------ Records for this task

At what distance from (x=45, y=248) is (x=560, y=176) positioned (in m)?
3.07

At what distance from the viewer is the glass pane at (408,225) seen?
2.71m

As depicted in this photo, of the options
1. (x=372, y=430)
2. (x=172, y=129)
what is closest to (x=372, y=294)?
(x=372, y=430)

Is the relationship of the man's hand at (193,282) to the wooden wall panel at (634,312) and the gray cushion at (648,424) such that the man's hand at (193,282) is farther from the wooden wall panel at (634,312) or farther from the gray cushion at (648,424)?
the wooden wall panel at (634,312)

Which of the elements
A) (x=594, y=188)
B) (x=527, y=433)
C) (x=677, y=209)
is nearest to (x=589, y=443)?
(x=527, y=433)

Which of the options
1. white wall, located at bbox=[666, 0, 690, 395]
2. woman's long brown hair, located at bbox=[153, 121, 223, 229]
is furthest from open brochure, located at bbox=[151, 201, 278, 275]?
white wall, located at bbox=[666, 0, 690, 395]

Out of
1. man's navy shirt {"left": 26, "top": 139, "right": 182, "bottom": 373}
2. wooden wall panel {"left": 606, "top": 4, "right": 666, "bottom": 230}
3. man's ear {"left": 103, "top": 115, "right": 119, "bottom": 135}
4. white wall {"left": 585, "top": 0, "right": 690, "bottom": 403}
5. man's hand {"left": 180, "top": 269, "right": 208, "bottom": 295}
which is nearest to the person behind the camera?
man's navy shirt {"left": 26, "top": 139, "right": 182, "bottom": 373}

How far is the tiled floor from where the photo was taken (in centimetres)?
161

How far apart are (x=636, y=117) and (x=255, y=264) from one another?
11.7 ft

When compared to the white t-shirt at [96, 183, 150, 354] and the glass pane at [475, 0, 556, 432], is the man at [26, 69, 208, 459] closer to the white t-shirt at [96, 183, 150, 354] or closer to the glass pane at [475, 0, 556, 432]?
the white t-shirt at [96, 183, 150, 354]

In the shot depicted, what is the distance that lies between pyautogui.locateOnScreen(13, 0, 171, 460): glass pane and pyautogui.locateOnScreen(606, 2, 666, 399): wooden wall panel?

------------

_Problem to work on_
Copy out every one of these lines word for word.

_Answer_
At what distance from (x=45, y=248) is (x=560, y=176) positioned (in m)?
3.07

At what distance from the viewer is the glass pane at (408,225) seen?
2.71m

As depicted in this photo, of the options
1. (x=372, y=430)
2. (x=172, y=129)
what is closest to (x=372, y=294)?
(x=372, y=430)

Is the relationship of the man's hand at (193,282) to the wooden wall panel at (634,312) and the gray cushion at (648,424) such that the man's hand at (193,282) is farther from the wooden wall panel at (634,312) or farther from the gray cushion at (648,424)?
the wooden wall panel at (634,312)

Which of the elements
A) (x=594, y=188)
B) (x=527, y=433)
C) (x=677, y=209)
is nearest to (x=589, y=443)?
(x=527, y=433)

Which of the options
1. white wall, located at bbox=[666, 0, 690, 395]
2. woman's long brown hair, located at bbox=[153, 121, 223, 229]
is furthest from open brochure, located at bbox=[151, 201, 278, 275]?
white wall, located at bbox=[666, 0, 690, 395]

Out of
1. man's navy shirt {"left": 26, "top": 139, "right": 182, "bottom": 373}
2. wooden wall panel {"left": 606, "top": 4, "right": 666, "bottom": 230}
3. man's ear {"left": 103, "top": 115, "right": 119, "bottom": 135}
4. white wall {"left": 585, "top": 0, "right": 690, "bottom": 403}
5. man's hand {"left": 180, "top": 269, "right": 208, "bottom": 295}
which is nearest to the person behind the camera?
man's navy shirt {"left": 26, "top": 139, "right": 182, "bottom": 373}

How far is the tiled floor from where the photo was taken (in centimetres)?
161

How far apart are (x=636, y=117) and (x=255, y=264) from one another?
11.7 ft

When compared to the white t-shirt at [96, 183, 150, 354] and the glass pane at [475, 0, 556, 432], is the man at [26, 69, 208, 459] closer to the white t-shirt at [96, 183, 150, 354] or closer to the glass pane at [475, 0, 556, 432]?
the white t-shirt at [96, 183, 150, 354]

In the shot depicted, what is the distance that lies between pyautogui.locateOnScreen(13, 0, 171, 460): glass pane and pyautogui.locateOnScreen(606, 2, 666, 399): wooden wall panel?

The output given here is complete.